Ellyn Bader

As explained in last month’s article, hidden trauma can be a serious obstacle in your efforts to help partners build stronger, more trusting relationships. We touched on the concept of trauma configurational reflex, which suggests that humans will interpret what’s happening in the present through the lens of the past. Yet when trauma is triggered in therapy, even the most skilled therapist may have difficulty reading the situation at first. 

What makes this difficult? In many cases, partners have suffered in ways that aren’t immediately clear. As counseling begins, you may have learned something about their childhood, culture or significant relationships. But multiple wounds may affect them in unexpected ways, since trauma can include any combination of factors, including: 

  • Cruelty or abuse from a parent, family member, romantic partner, teacher, boss, mentor – or even several people over time
  • Violence suffered directly or witnessed at home, work, or in the community 
  • A terrifying event that left deep physical and emotional scars, such as an accident, a war injury, a long-term illness, or a profound betrayal 
  • Abandonment or neglect stemming from separation, divorce, death, addiction, or virtually any other experience that kept the individual from having normal developmental experiences at a key time in life
  • Financial insecurity that led to hunger, or loss of stable housing or medical care 
  • Constant criticism, gaslighting, or disapproval from someone who should have been a source of love and support 


When one or more sources of trauma are present, the effects may accumulate in a way that can be hard to grasp. This is why experts have created numerous tests and tools to help clinicians construct a clearer picture. These include the Adverse Childhood Experiences scale, which helps predict long-term mental health consequences of an individual’s early experiences. The ACE scale is helpful in understanding complex trauma, in which multiple traumatic events leave adults struggling to achieve a clear sense of self due to profound troubles early in life. 

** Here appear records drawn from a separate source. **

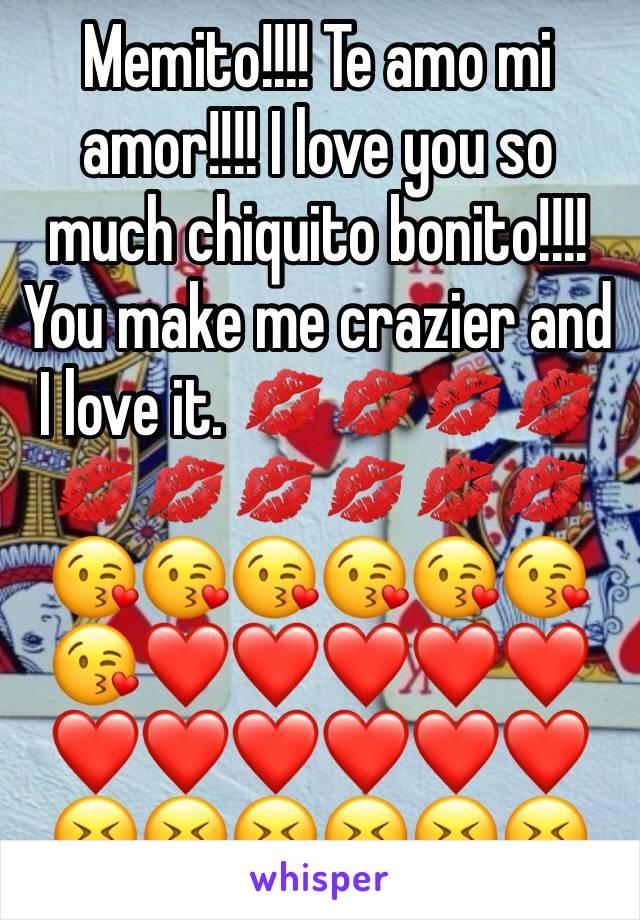 Memito!!!! Te amo mi amor!!!! I love you so much chiquito bonito!!!! You make me crazier and I love it. 💋💋💋💋💋💋💋💋💋💋😘😘😘😘😘😘😘❤️❤️❤️❤️❤️❤️❤️❤️❤️❤️❤️😝😝😝😝😝😝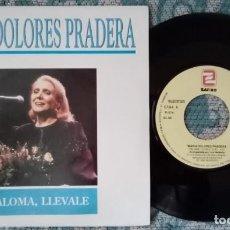 Discos de vinilo: SINGLE MARIA DOLORES PRADERA - PALOMA, LLEVALE - ¡ÚNICO ENVÍO A FINAL DE MES!. Lote 221876610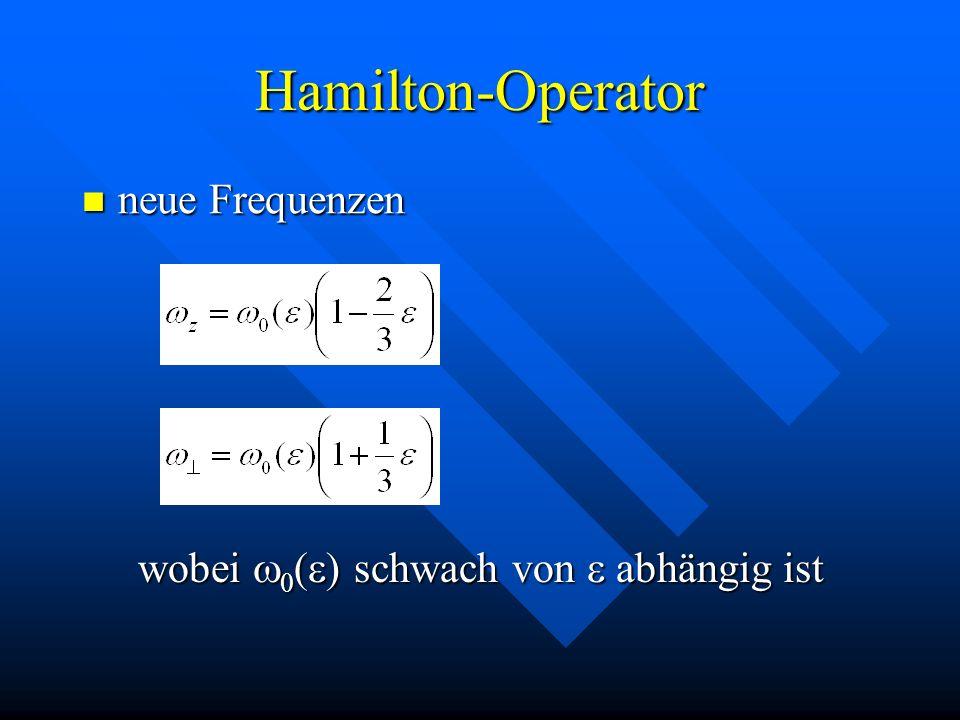 Hamilton-Operator neue Frequenzen neue Frequenzen wobei 0 ( ) schwach von abhängig ist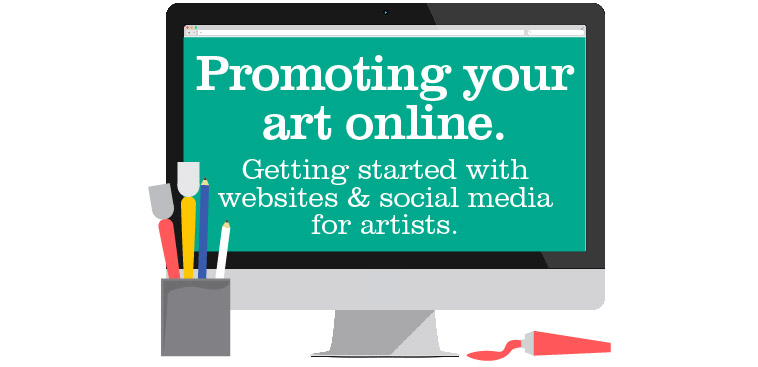Promoting Your Art Online - 2016 dates TBC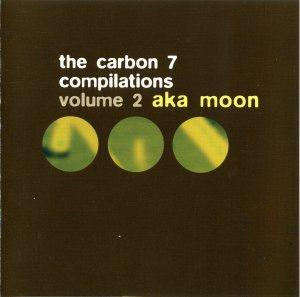 Aka Moon The Carbon 7 Compilations, Vol. 2 album cover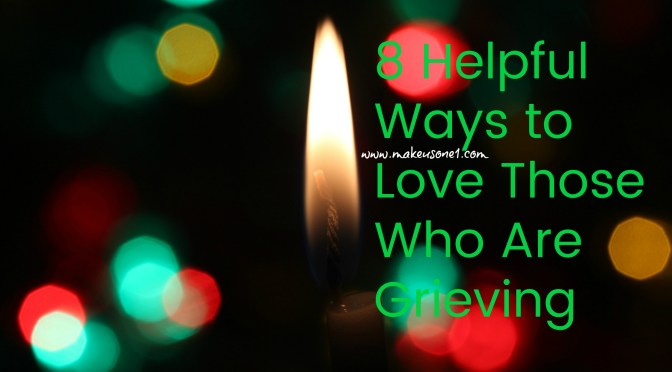 8 Helpful Ways to Love Those Who Are Grieving
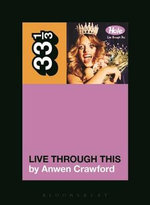 Hole's Live Through This : 33 1/3 - Anwyn Crawford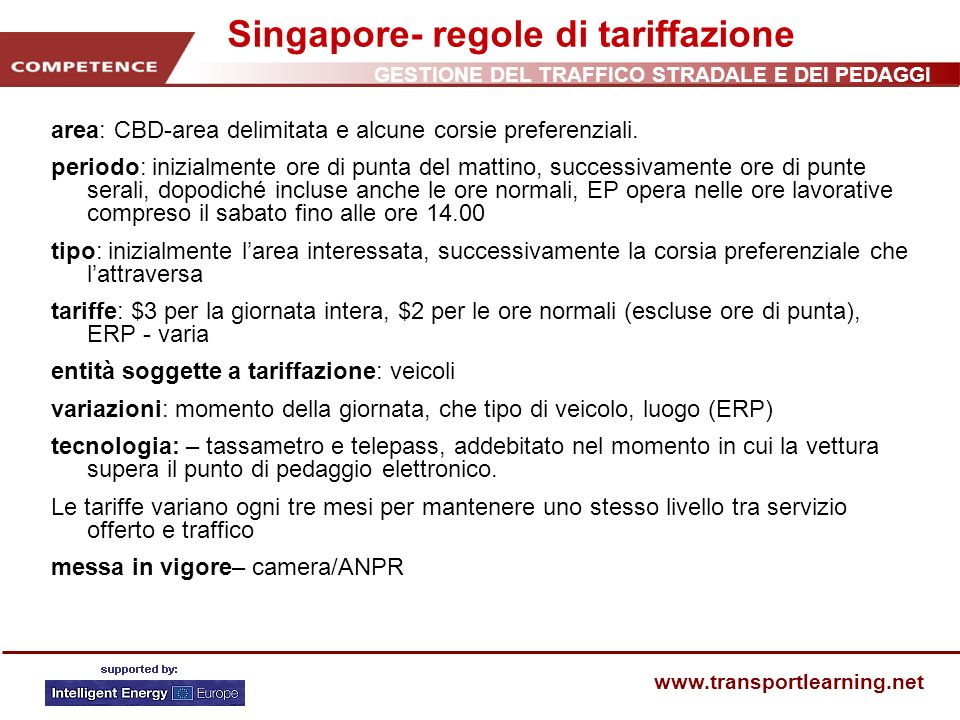 GESTIONE DEL TRAFFICO STRADALE E DEI PEDAGGI www.transportlearning.net Singapore- regole di tariffazione area: CBD-area delimitata e alcune corsie pre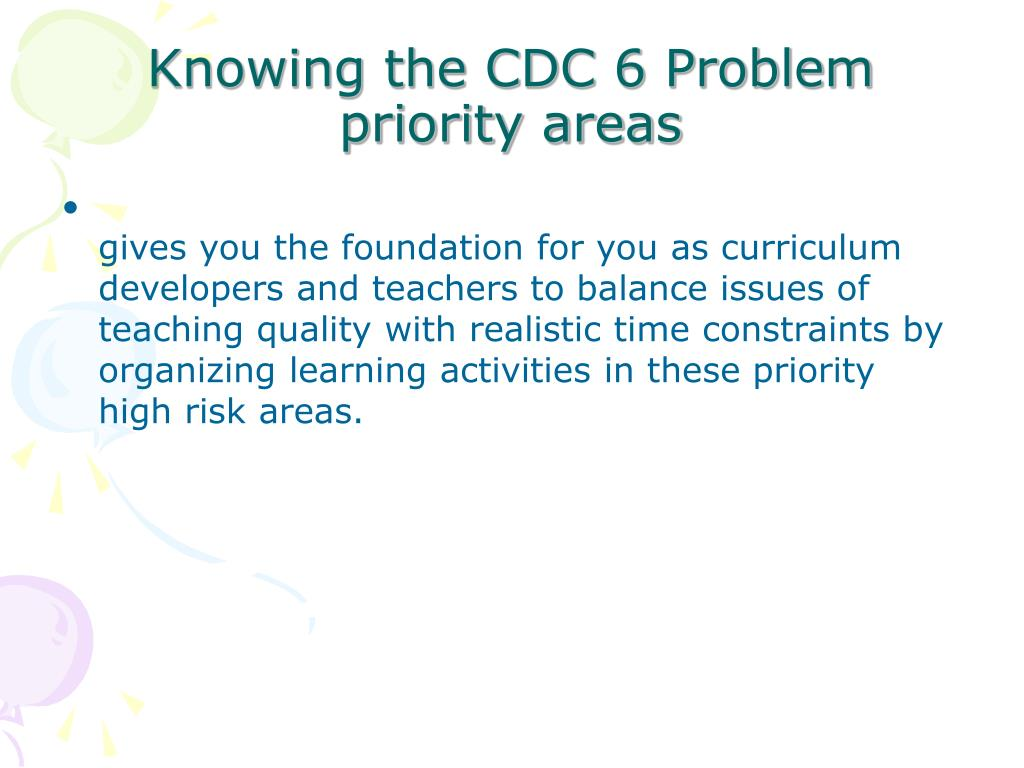 Knowing the CDC 6 Problem priority areas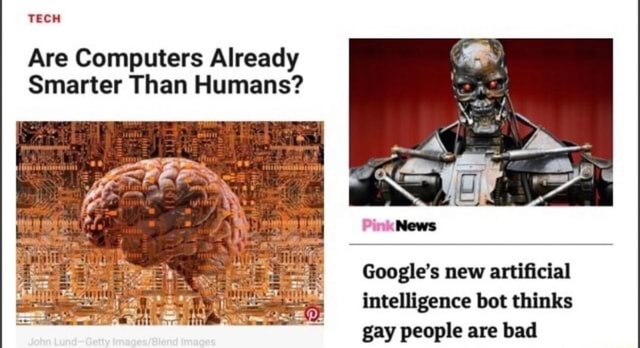 TECH Are Computers Already Smarter Than Humans News Google's new artificial intelligence bot thinks gay people are bad memes
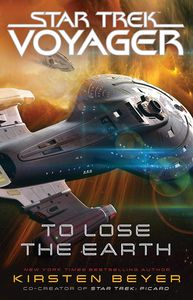 [Star Trek Voyager: To Lose The Earth (Product Image)]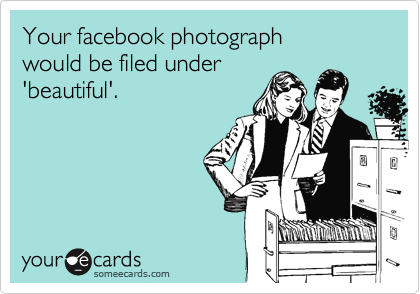 Your facebook photograph would be filed under 'beautiful'.
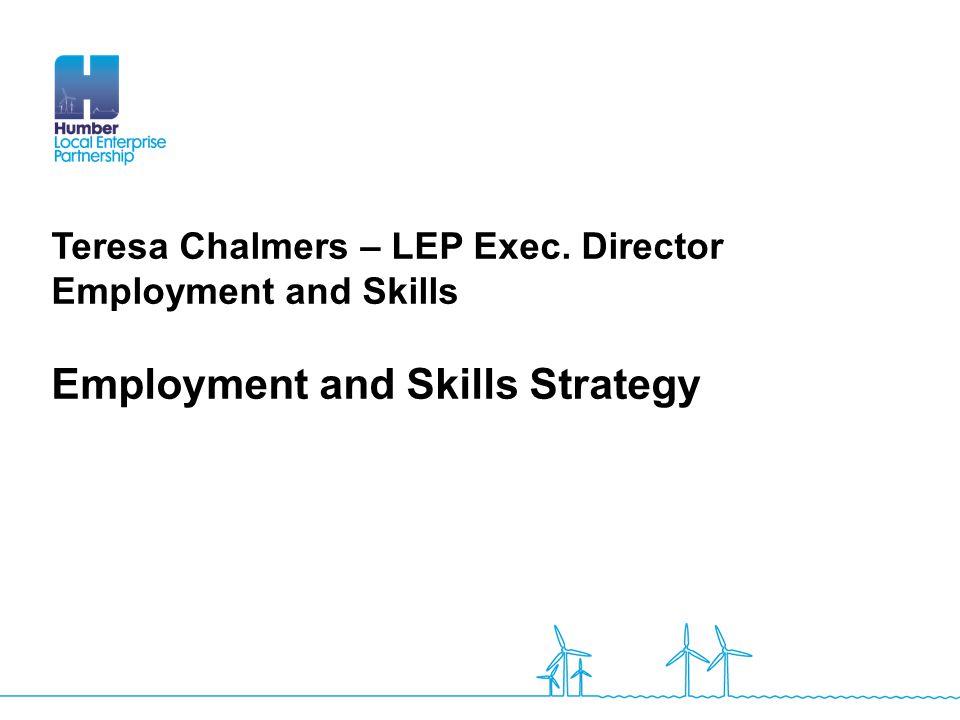 Teresa Chalmers – LEP Exec. Director Employment and Skills Employment and Skills Strategy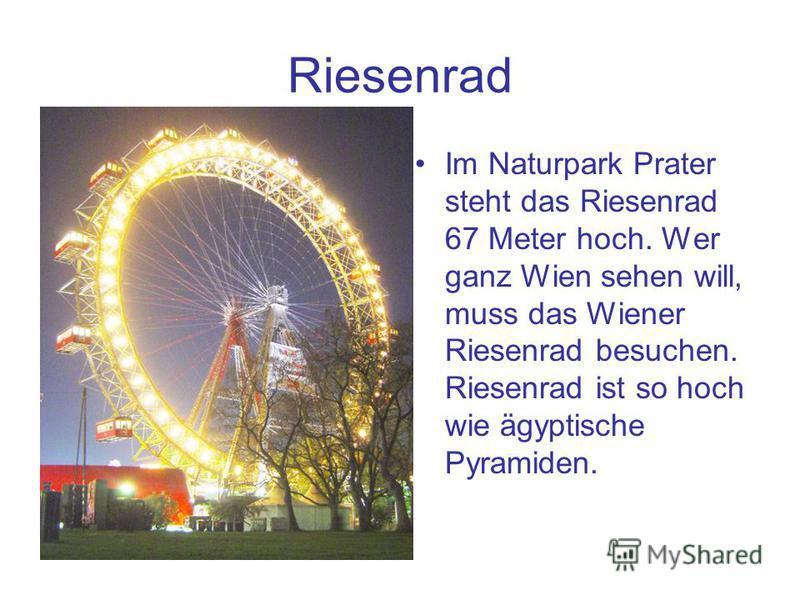 Riesenrad Im Naturpark Prater steht das Riesenrad 67 Meter hoch. Wer ganz Wien sehen will, muss das Wiener Riesenrad besuchen. Riesenrad ist so hoch wie ägyptische Pyramiden.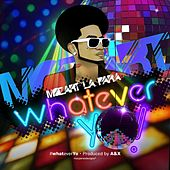 Whatever Yo! by Mozart La Para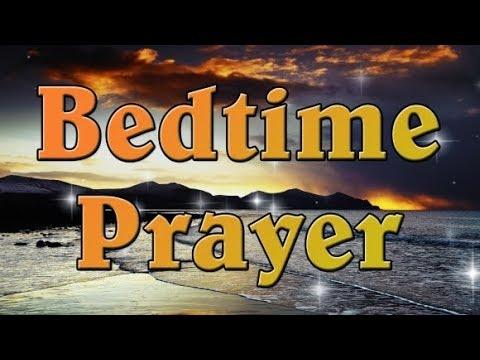 Good evening messages - Bedtime Prayer - A Powerful Evening Prayer - A Restuf Night Prayer to End the Day
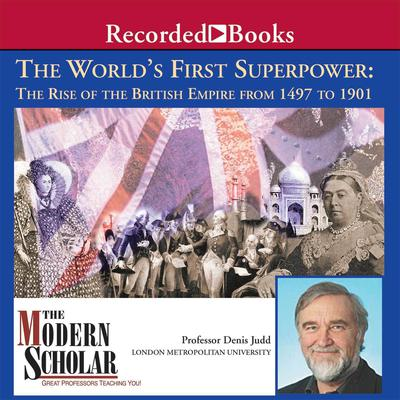 The Worlds First Superpower: The Rise of the British Empire From 1497 To 1901 Audiobook, by Denis Judd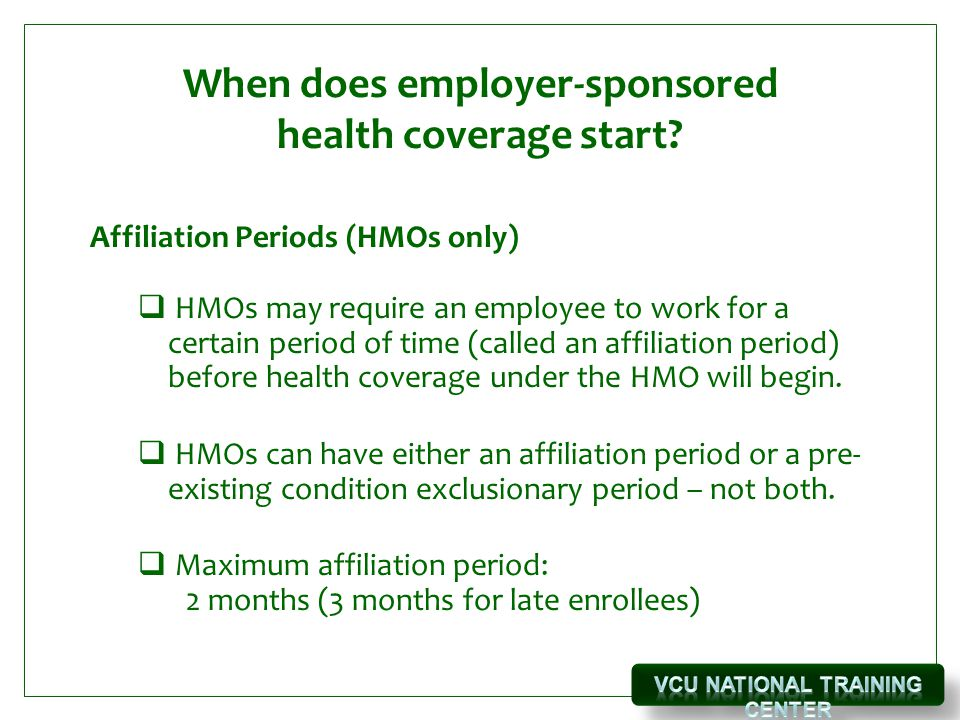 When does employer-sponsored health coverage start.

What you might see when trauma subliminally affects your sessions 

In working with couples, you may feel confused at first when a partner abruptly shifts gears or acts in ways that don’t feel appropriate to the discussion at hand. For example, you might see a partner:

  • Suddenly fall silent or turn away, unable to rejoin the conversation even after ample encouragement is offered 
  • Erupt in anger or dissolve into tears with little provocation
  • Withdraw from the room bit by bit, even while offering shallow responses to any questions you may ask 
  • Launch into an overly detailed story that may feel false, overly enthusiastic, or rehearsed
  • Repeatedly minimize an issue that could have real significance, labeling it as “just something that happened” or “the way things were back then”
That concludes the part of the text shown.